Check your understanding:
#1 Translate this sentence from the article on the Rosemont copper mine into Spanish: "The proposed mine still faces extensive oversight under a separate approval it received from the U.S. Forest Service."
#2 The article on the Rosemont copper mine calls most of the washes at the mine site ephemeral. According to the article, what does that word mean for these washes?
#3 Continue the article on the Rosemont copper mine, starting after its final sentence.

The Corps disagreed, and said in its decision that the issues involving its authority over the washes didn’t merit such formal consultation with EPA. The Corps said it did "engage in informal coordination" with EPA.
A longtime mine opponent, Pima County Administrator Chuck Huckelberry, said failure to adequately consult with the nation’s top environmental agency could have led to an erroneous and less informed decision.
Huckelberry said the Corps' failure to adequately consult with EPA is a problem of due process. “Without that input the decision is less informed. It means that EPA’s perspective isn’t considered. Input from EPA might have altered the decision,” he said.
“These are complex decisions requiring consideration by multiple experts. Anytime you leave one group out of the decision-making process you potentially may make a decision in error,” Huckelberry said.
Late Friday, Corps spokeswoman Dena O’Dell said the agency is aware of the EPA letter, “and we are considering its content and appropriate response.”
Hudbay Minerals Inc., which proposes to build the open-pit copper mine in the Santa Rita Mountains southeast of Tucson, didn’t respond to a request from the Star for comment on EPA’s letter.
That letter was one of several internal federal documents the Star obtained last week that raised procedural and substantive questions about the Corps’ decision to remove Clean Water Act permitting requirements for Rosemont.
Most of the washes don’t have year-round water
The proposed mine still faces extensive oversight under a separate approval it received from the U.S. Forest Service. That approval was overturned by a federal judge, in a decision now under appeal by Hudbay and the U.S. government to the 9th Circuit Court of Appeals.
In its latest Rosemont decision, the Corps concluded the mine no longer needs a Clean Water Act permit because most washes traversing and leaving the mine site are ephemeral, meaning they carry water only after storms.
Development along such washes is no longer regulated under the Clean Water Act due to changes in federal regulations made in the final year of the Trump administration, which removed federal authority over them. Until then, the Corps’ and EPA’s rules had regulated and protected ephemeral washes in many cases.

Numeric chart reasoning data
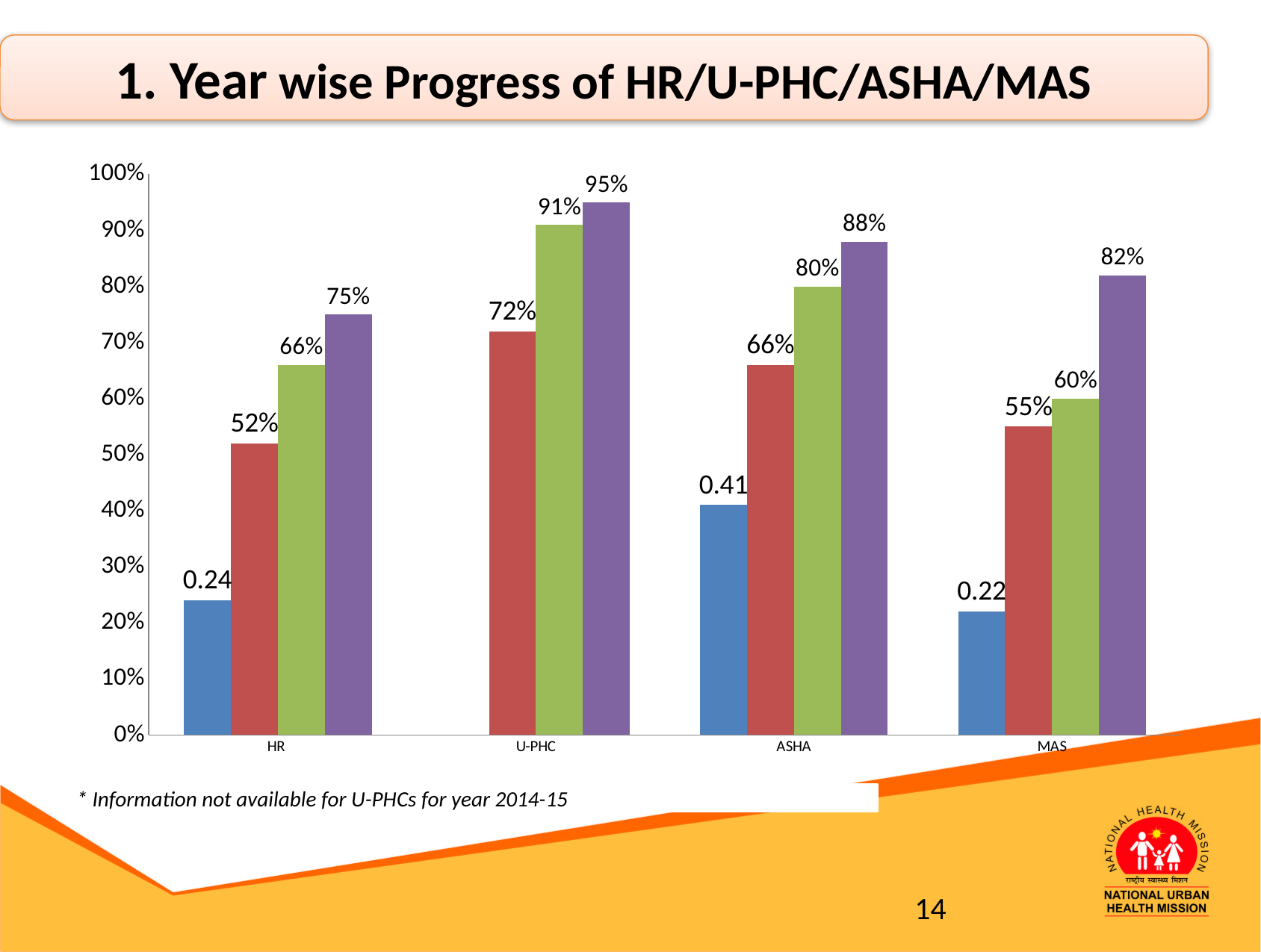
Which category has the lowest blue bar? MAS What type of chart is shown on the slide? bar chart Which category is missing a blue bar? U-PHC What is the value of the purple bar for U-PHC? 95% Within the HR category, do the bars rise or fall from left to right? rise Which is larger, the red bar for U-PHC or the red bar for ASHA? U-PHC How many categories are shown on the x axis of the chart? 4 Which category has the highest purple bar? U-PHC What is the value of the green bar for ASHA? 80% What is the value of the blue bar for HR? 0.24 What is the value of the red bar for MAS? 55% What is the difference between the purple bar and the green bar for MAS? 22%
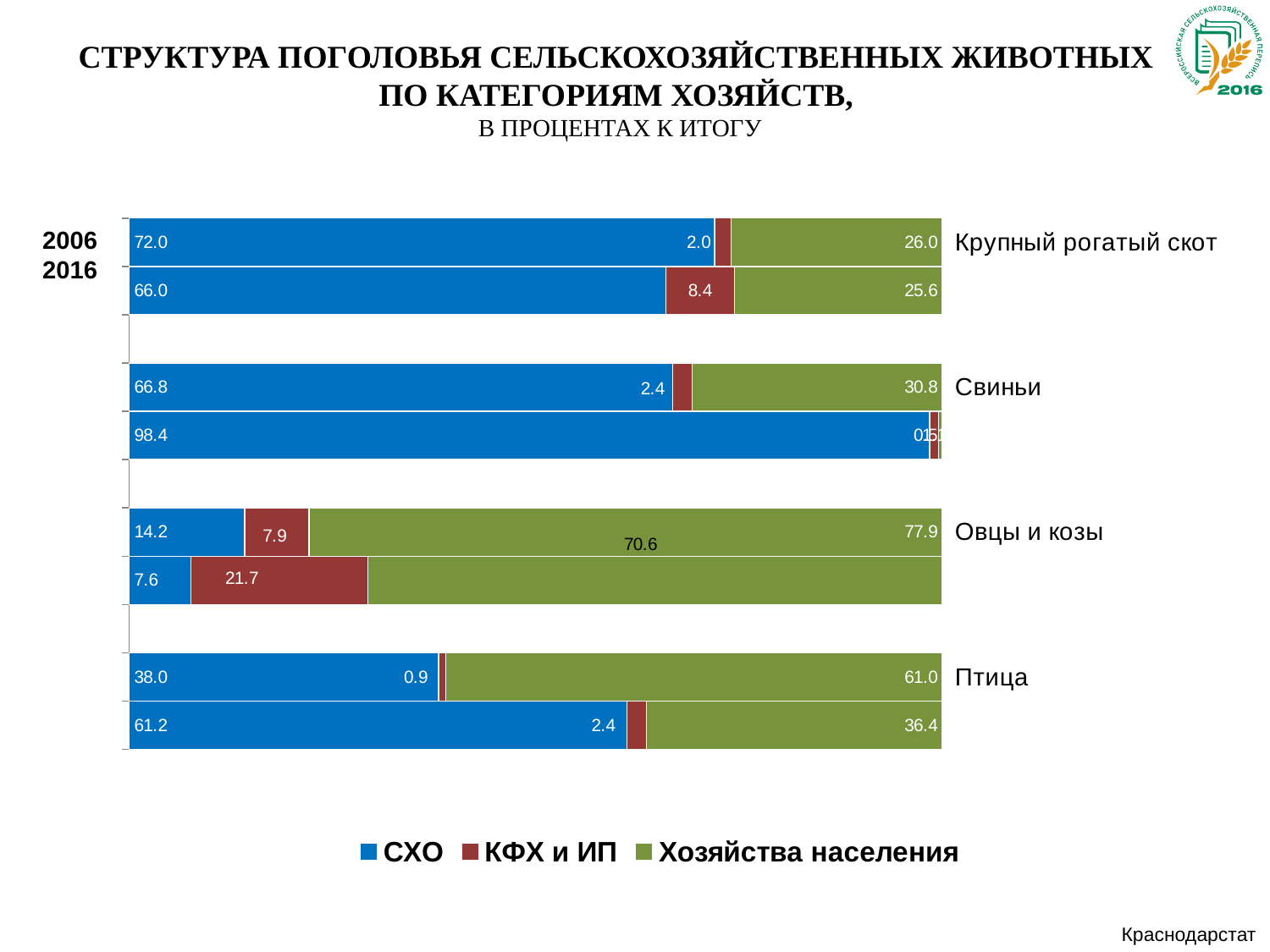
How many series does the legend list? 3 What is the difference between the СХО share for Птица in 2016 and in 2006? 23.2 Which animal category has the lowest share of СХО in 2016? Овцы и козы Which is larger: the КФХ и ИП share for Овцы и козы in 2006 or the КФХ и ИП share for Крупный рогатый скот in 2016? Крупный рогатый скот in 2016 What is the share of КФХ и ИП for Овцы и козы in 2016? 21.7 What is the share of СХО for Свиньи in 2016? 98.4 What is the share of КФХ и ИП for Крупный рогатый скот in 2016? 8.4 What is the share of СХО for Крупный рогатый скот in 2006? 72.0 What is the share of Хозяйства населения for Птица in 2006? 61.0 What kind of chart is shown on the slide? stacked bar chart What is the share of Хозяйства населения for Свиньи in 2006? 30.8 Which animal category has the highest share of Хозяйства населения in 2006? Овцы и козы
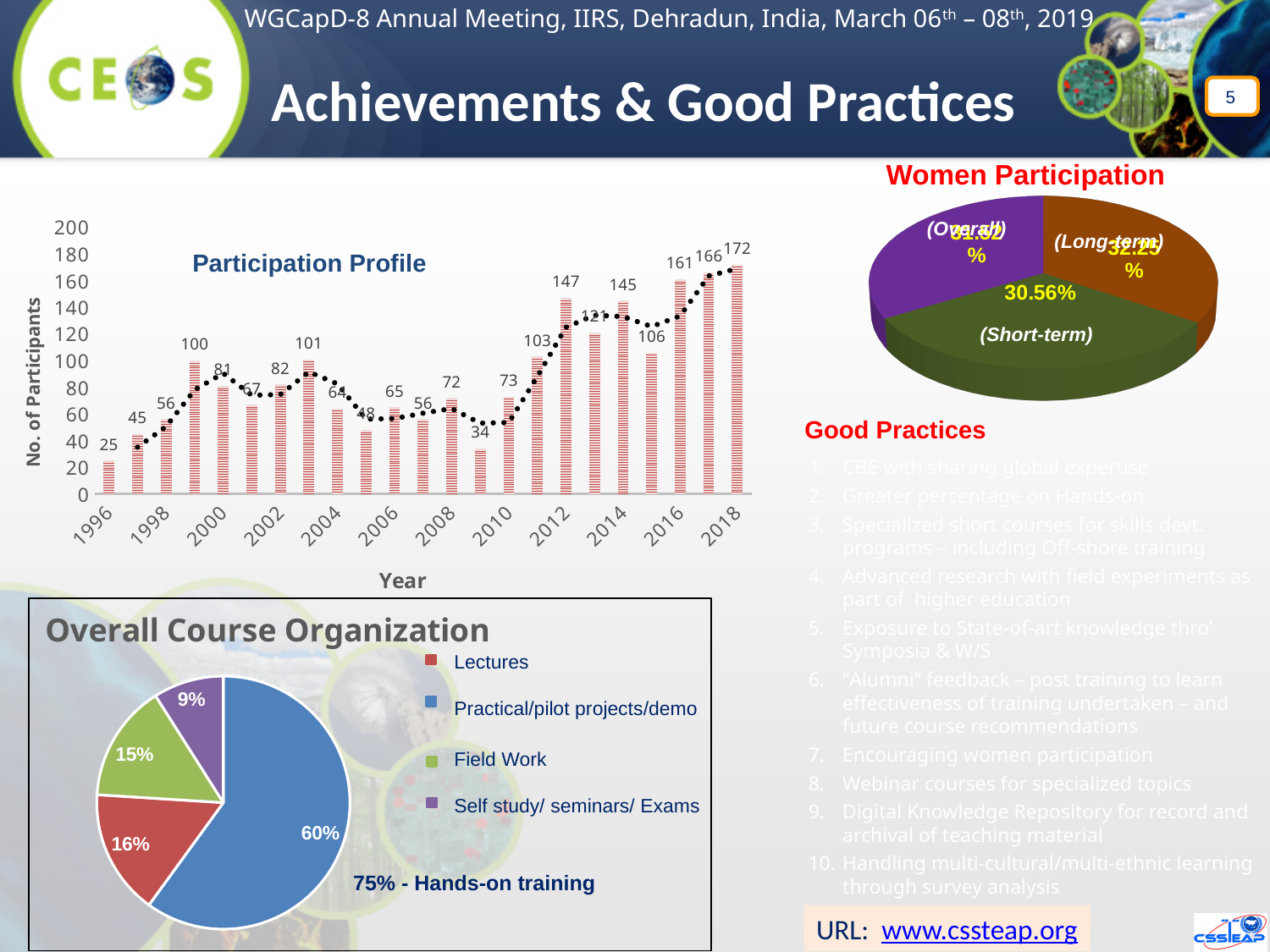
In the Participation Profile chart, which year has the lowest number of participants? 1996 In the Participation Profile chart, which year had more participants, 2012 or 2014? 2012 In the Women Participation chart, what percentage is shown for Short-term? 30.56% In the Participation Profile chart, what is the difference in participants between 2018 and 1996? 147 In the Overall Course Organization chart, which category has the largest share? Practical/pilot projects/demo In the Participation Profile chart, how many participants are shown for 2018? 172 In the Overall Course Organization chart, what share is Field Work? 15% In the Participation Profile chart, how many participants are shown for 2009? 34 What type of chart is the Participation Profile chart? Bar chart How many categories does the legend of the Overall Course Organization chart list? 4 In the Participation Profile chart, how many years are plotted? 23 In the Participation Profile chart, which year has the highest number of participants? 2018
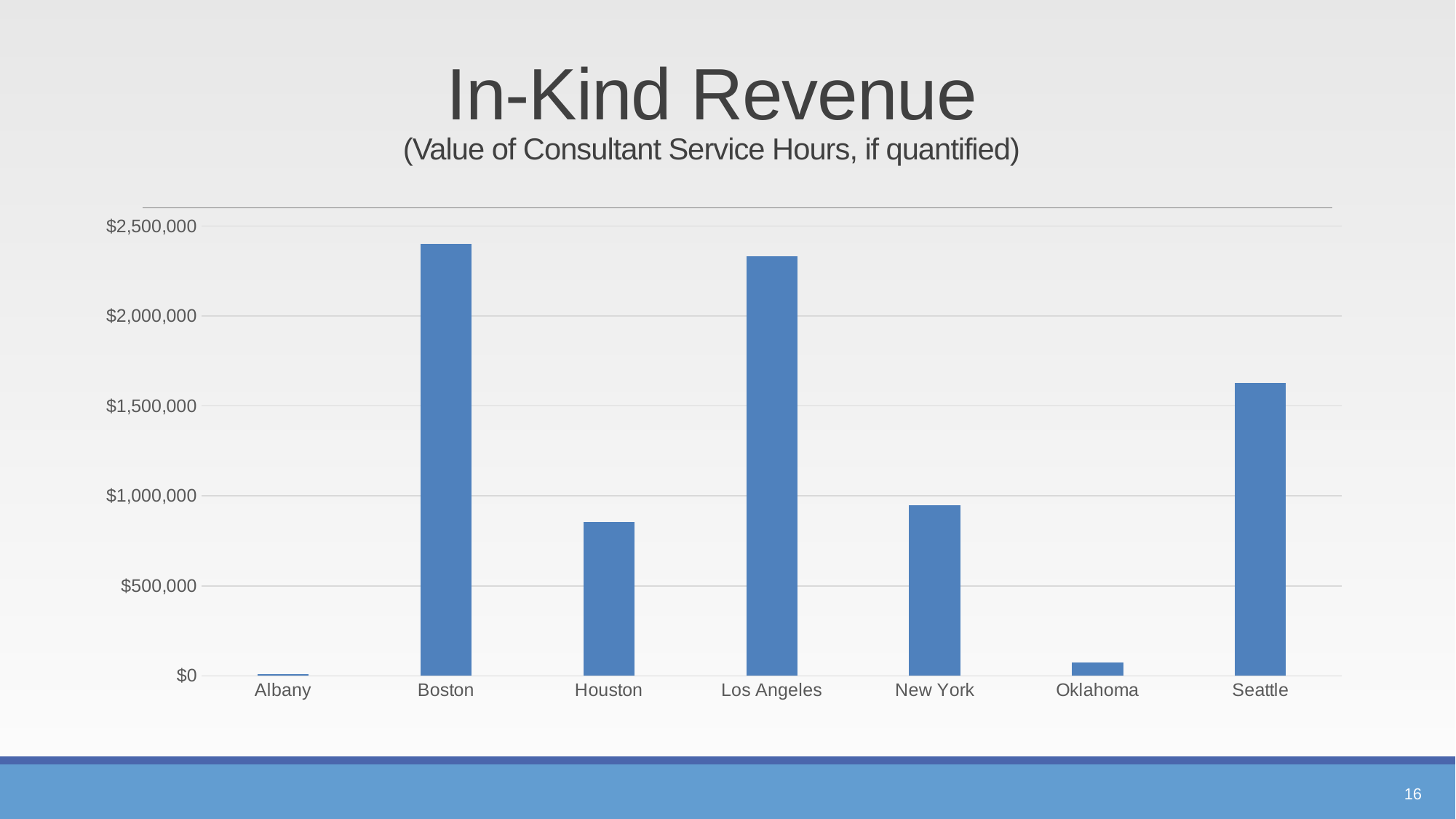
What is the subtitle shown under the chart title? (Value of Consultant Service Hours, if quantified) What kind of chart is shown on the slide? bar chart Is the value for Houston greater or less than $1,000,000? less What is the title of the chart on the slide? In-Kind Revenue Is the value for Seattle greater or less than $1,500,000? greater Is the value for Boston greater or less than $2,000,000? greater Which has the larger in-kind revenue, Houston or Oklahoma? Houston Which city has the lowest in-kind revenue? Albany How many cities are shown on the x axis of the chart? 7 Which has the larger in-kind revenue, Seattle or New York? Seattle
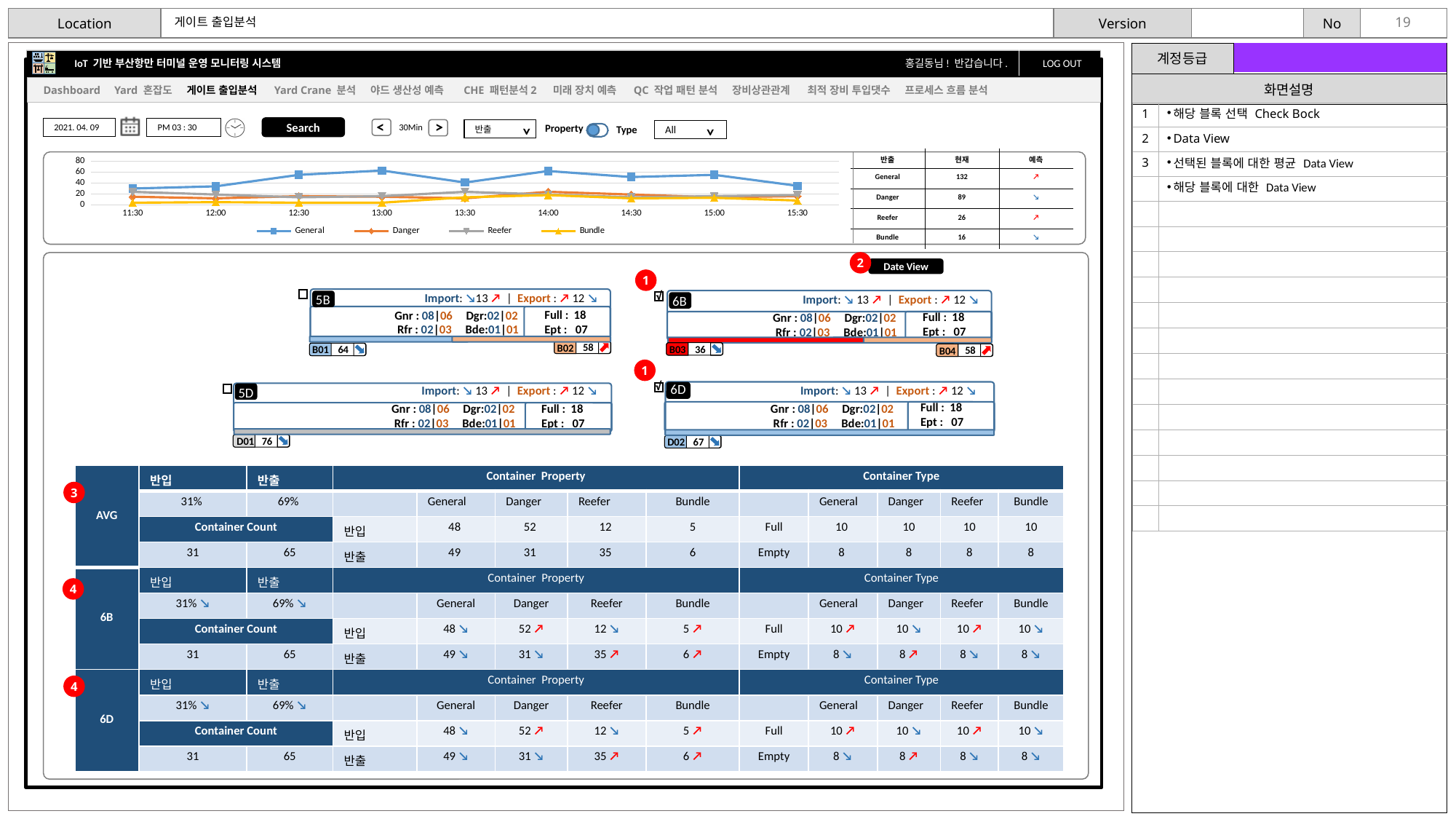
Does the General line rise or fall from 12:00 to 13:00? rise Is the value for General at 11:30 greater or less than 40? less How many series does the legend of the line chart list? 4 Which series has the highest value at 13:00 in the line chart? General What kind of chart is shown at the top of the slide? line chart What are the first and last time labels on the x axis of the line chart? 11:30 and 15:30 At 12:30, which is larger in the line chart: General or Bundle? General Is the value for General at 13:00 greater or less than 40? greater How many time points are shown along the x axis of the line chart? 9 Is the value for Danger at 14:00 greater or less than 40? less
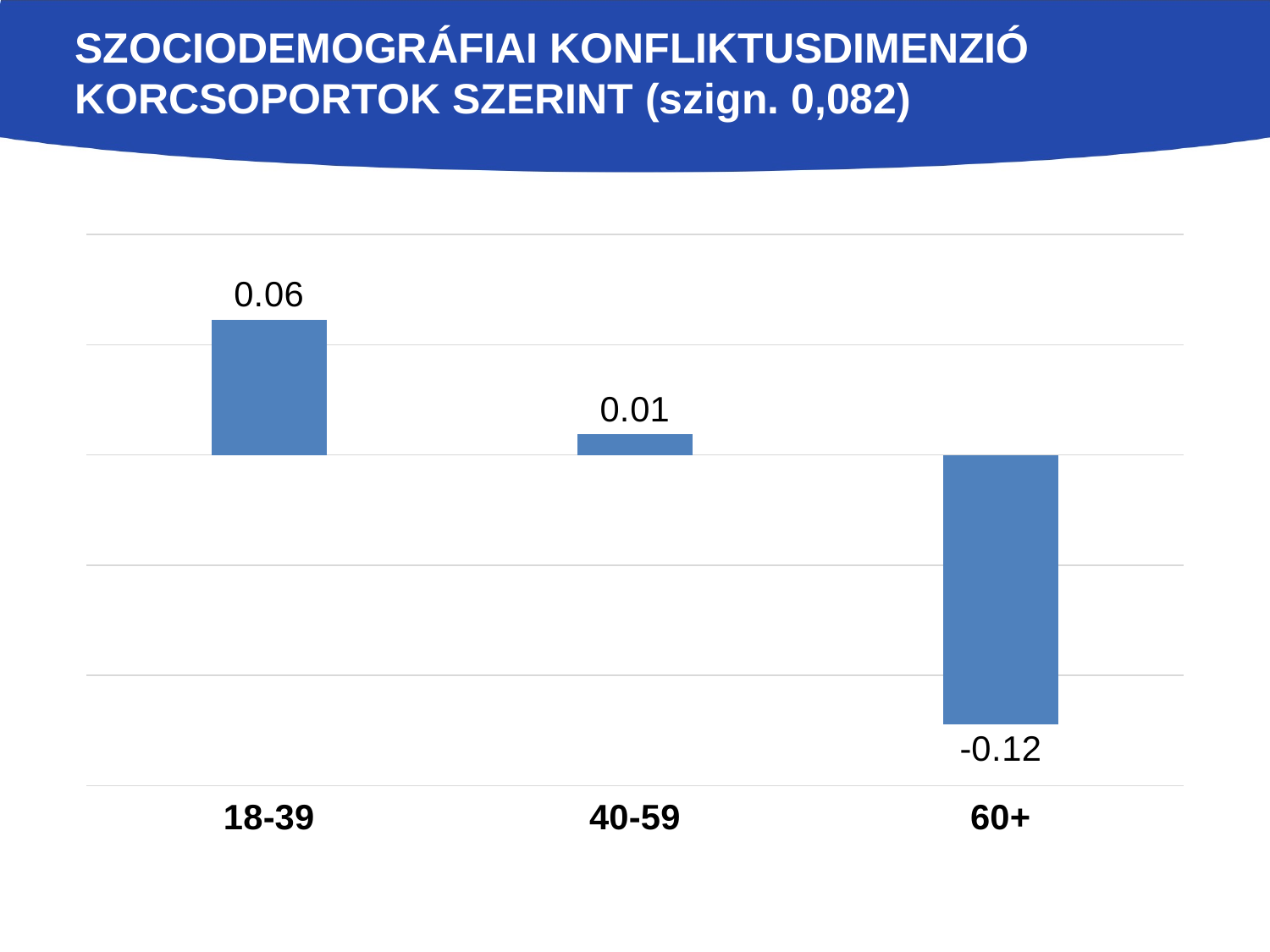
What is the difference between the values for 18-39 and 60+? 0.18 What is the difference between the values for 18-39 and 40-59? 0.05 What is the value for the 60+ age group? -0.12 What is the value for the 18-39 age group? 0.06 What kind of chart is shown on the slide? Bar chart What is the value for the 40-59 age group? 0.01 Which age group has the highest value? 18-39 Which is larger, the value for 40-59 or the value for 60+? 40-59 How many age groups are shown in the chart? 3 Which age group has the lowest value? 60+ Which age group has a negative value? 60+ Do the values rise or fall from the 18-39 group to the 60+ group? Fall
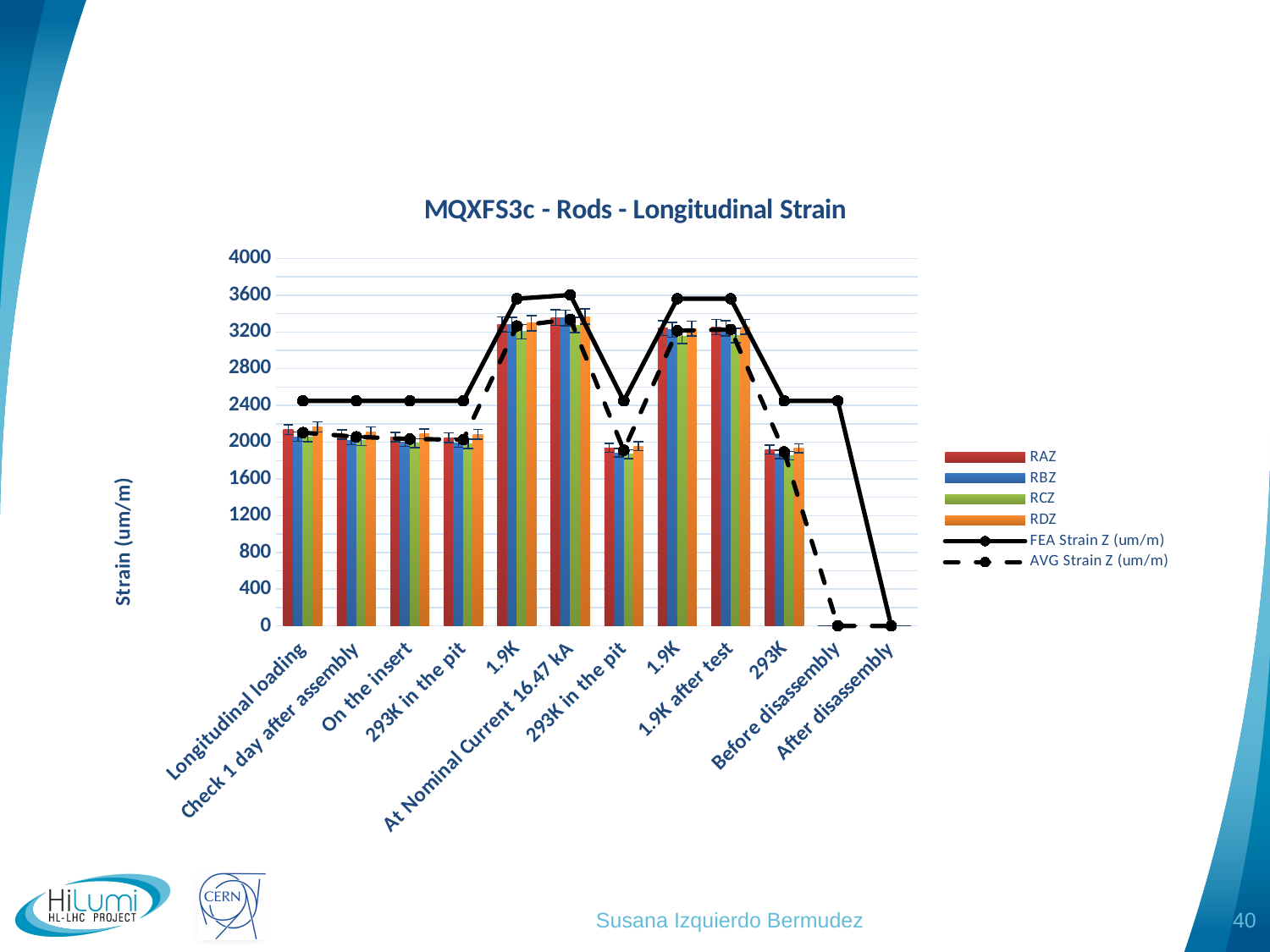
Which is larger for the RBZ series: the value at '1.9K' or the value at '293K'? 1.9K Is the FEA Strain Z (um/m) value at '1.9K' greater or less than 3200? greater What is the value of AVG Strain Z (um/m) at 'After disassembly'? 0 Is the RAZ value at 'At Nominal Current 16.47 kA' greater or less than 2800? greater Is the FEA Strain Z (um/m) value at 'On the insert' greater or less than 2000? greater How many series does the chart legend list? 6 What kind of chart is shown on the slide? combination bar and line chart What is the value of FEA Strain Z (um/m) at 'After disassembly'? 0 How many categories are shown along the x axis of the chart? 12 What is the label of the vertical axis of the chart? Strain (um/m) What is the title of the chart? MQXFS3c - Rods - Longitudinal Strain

Outputs in order:
#1 La mina propuesta todavía enfrenta una amplia supervisión en virtud de una aprobación separada que recibió del Servicio Forestal de los EE. UU.

#2 They carry water only after storms.

#3
The Corps’ recent decision did identify three washes on the mine site that run intermittently or perennially, which under the new rules can still be regulated. But the Corps concluded that those washes don’t merit protection because they don’t contribute water flows in a typical year to a navigable stream — in this case, the Santa Cruz River, about 56 miles downstream of the Rosemont site.
Field observations conducted by a Hudbay Minerals consultant during the monsoon season, the wettest time of the year, show that these streams’ wetted areas last no more than about 50 to 350 feet downstream of the "source," said the Corps’ decision, written by Mike Langley, a senior project officer in Phoenix. Langley didn't elaborate on what that source is.
"This indicates the downstream flows are only locally relevant within a very small portion of the watershed and would have no meaningful connection" to the Santa Cruz, Langley wrote.
Different stance taken months earlier
But a document obtained by the Star shows that Langley had taken a different stance barely three months earlier in an email to an EPA official.
Langley wrote to EPA’s Rob Leidy on Dec. 12, 2020 that “if my recommendations hold,” he expected the Corps would exercise jurisdiction over part of a major wash on the mine site, Barrel Canyon, and two or three “wet stream segments.” He didn’t elaborate.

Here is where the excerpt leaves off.